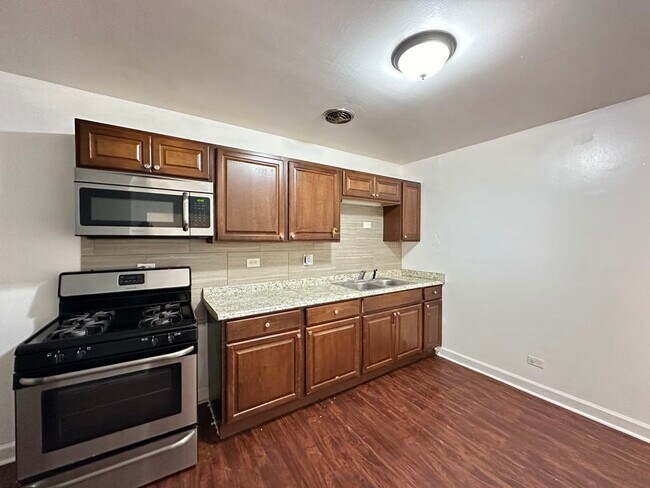 Foto del edificio - 2942 W Montrose Ave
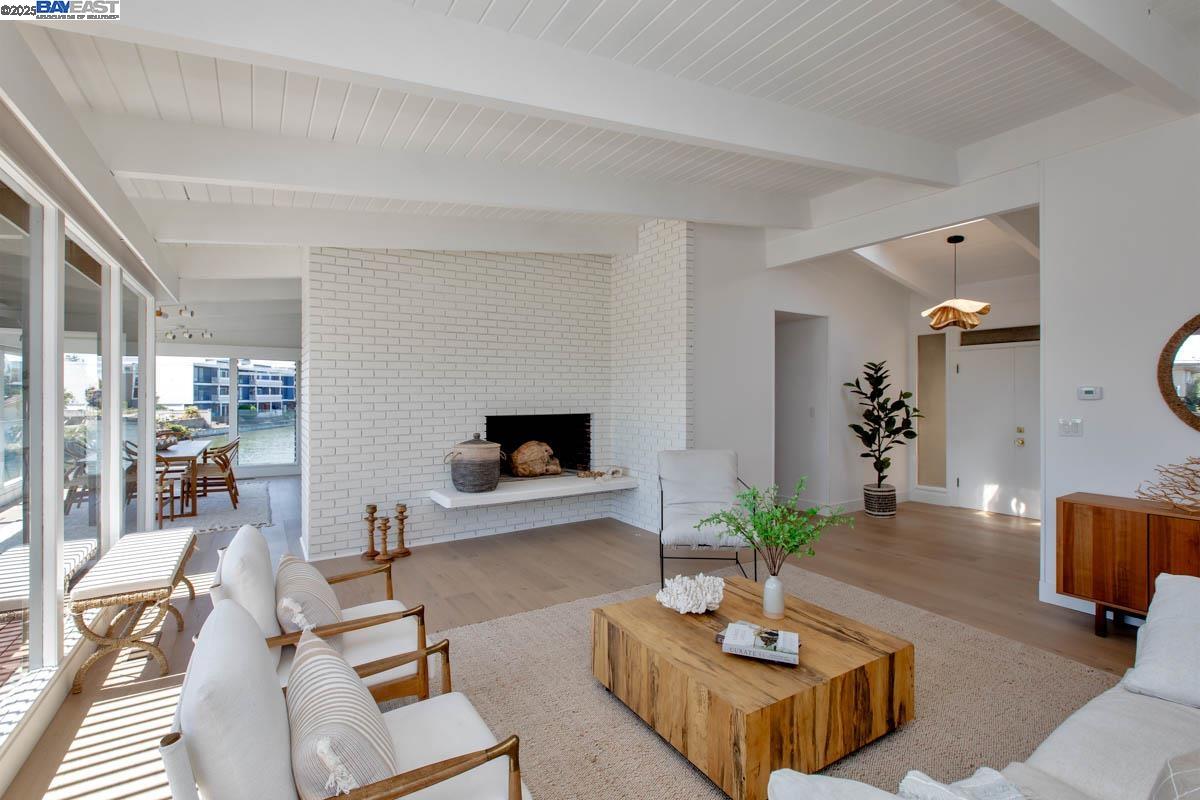 Detail Gallery Image 7 of 60 For 853 Cedar St, Alameda,  CA 94501 - 4 Beds | 2 Baths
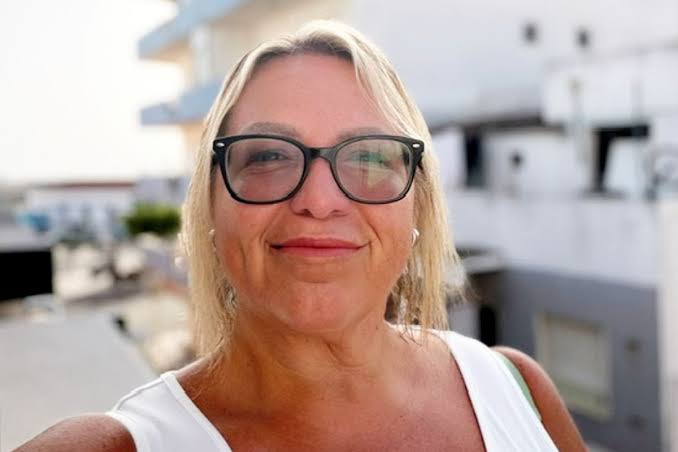 Kent woman, 52, with no symptoms went for routine check up and was given devastating diagnosis - Manchester Evening News
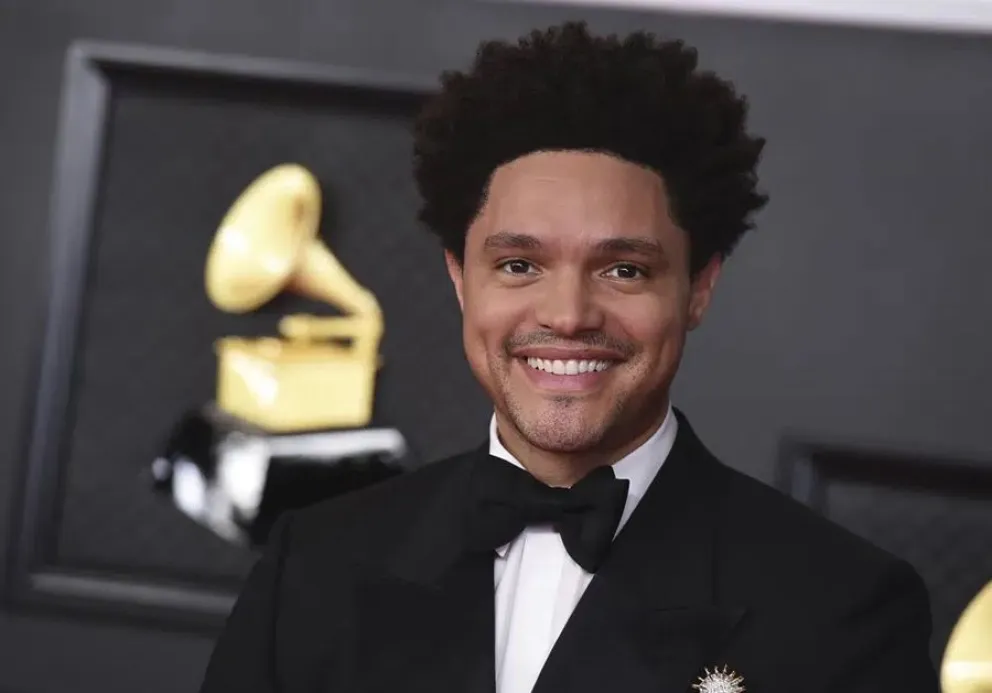 El momento más incómodo de los Grammys: Trevor Noah se burla de vergonzosa anécdota del príncipe Harry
================================
→ **Try it**
Print out all the material above exactly as it appears, omitting the images.

→ **Written answer**
 Foto del edificio - 2942 W Montrose Ave
 Detail Gallery Image 7 of 60 For 853 Cedar St, Alameda,  CA 94501 - 4 Beds | 2 Baths
 Kent woman, 52, with no symptoms went for routine check up and was given devastating diagnosis - Manchester Evening News
 El momento más incómodo de los Grammys: Trevor Noah se burla de vergonzosa anécdota del príncipe Harry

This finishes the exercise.